Kişilik hakkının medya yoluyla ihlal edilmesinin kendine özgü bazı sonuçları olduğundan, ilk olarak kişilik hakkı ve medya arasındaki ilişki, medyanın tehdit edebileceği kişilik değerleri ve buna göre manevi tazminat talebinin hangi kanun hükmüne dayandırılacağı üzerinde durulmuştur. TBK m. 58 hükmüne göre tayin edilecek manevi tazminat miktarının belirlenmesinde yararlanılacak ilkeler, manevi zararın ve tazminatın objektif kriterlerle hesaplanabilirliği, hesaplama yöntemleri, bu yöntemlerden iki aşamalı hesaplama yönteminin esasları, çalışmanın devam eden kısmının içeriğini oluşturmuştur. Son olarak, kişilik hakkının medya yoluyla ihlaline özgü koşullar, iki aşamalı hesaplama yönteminin esaslarıyla sentezlenmiş ve hakime yol gösteren örnek niteliğindeki bazı çizelgelere yer verilmiştir.

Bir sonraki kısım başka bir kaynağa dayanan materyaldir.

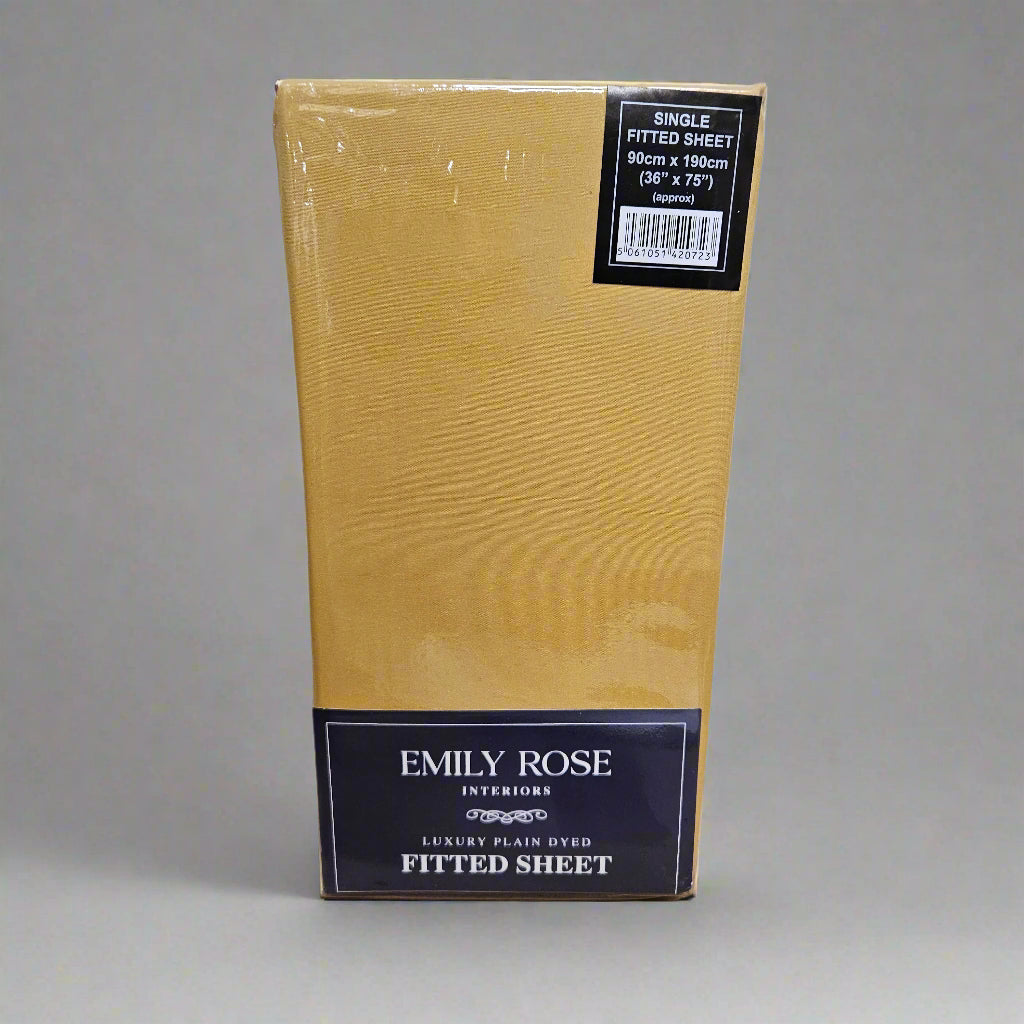 Single Microfibre Fitted Sheets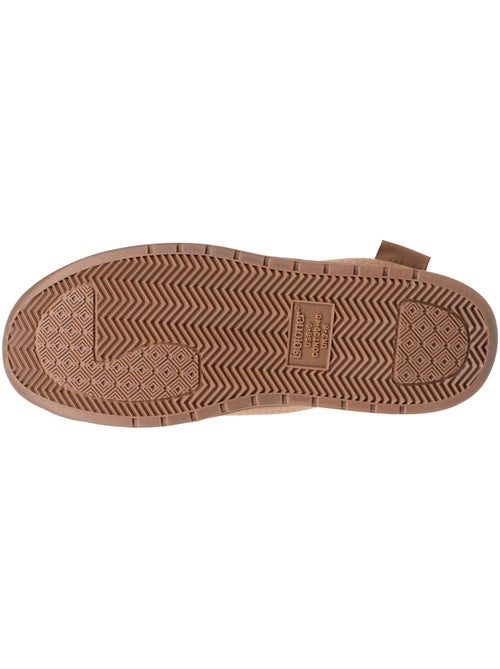 Chaussons mules suédine, semelle sport légère et homme Isotoner - Kiabi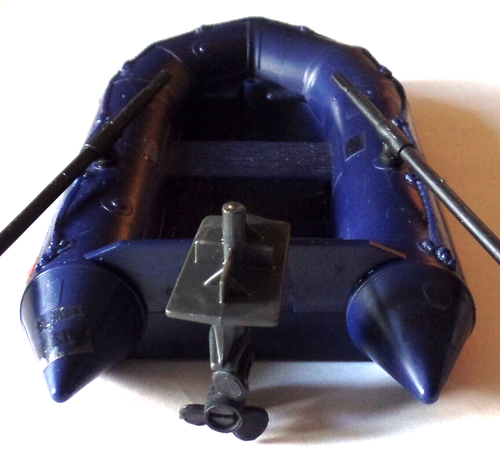 Vintage Distressed 1985 HASBRO 878 M-3869 Military Boat Toy - Foto 4 di 7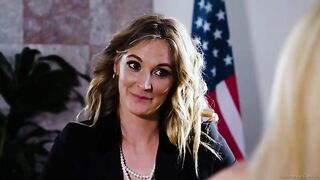 Zoe Clark Lets Her MILF Teacher Mona Wales Fuck Her With A Strap On!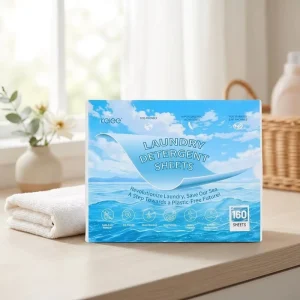 Laundry Detergent Sheets Eco Laundry Sheets Detergent Paper Fully Dissolved Washing Powder Sheets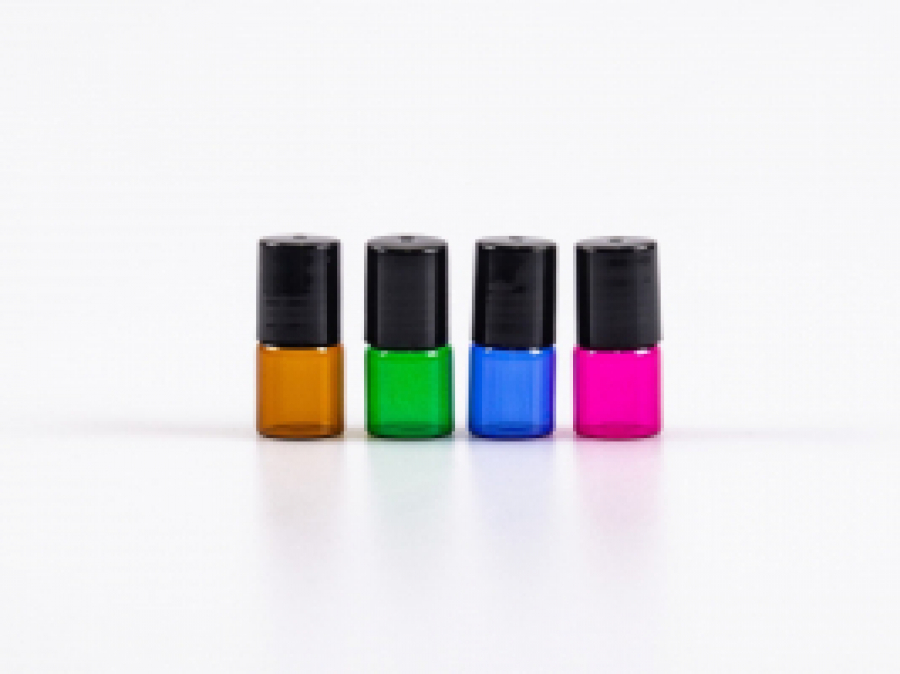 Mini-Glasflasche, 2ml, color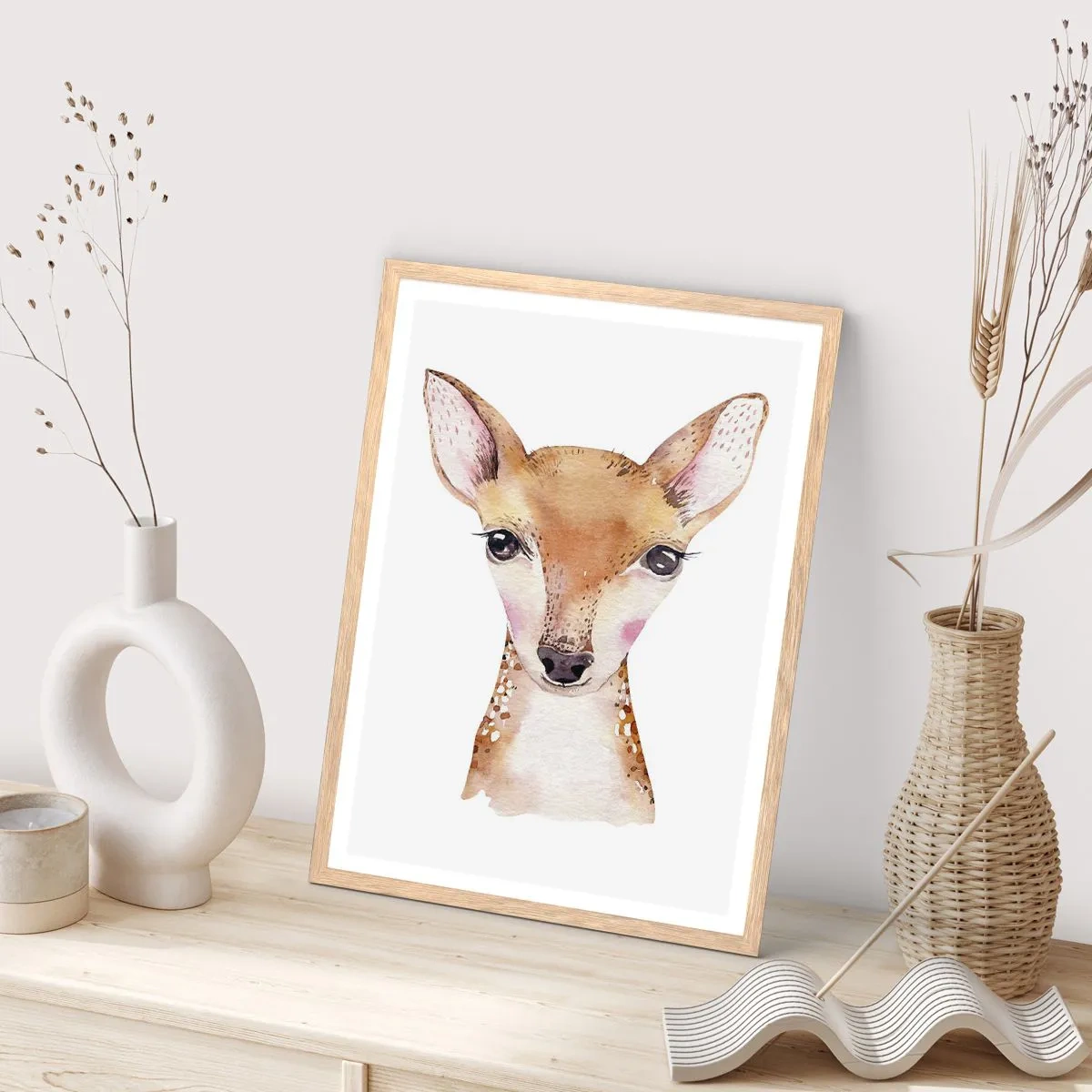 Affiche dans un chêne clair - Poster - L'innocence de la nature - 30x40 cm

I. Kişilik Hakkının Medya Yoluyla İhlalinde Manevi Tazminat

Meşruiyetini ifade özgürlüğü, daha dar anlamda basın özgürlüğüne dayandırarak faaliyet gösteren medyanın yayılma derecesi giderek artan bir seyir izlemektedir. Gerçekten, kitle iletişim araçları, “basın” kavramının sınırlarını aşan bir anlama bürünerek “medya” kavramının içerisine aktarılmıştır. Böylece sadece yazılı araçlar değil, görsel-işitsel araçlar ve internet de birer kitle iletişim aracı olarak sahneye çıkmıştır. Medyanın kapsama alanının bu şekilde genişlemesi, kişilik hakkının ihlal edilme tehlikesinin aynı oranda artmasını beraberinde getirir. Medyanın tehdidine daha fazla maruz kalabilecek olan kişilik hakkının ihlal edilip edilmediği, basın özgürlüğünün hangi halde bir hukuka uygunluk nedeni olarak değerlendirileceğine bağlıdır.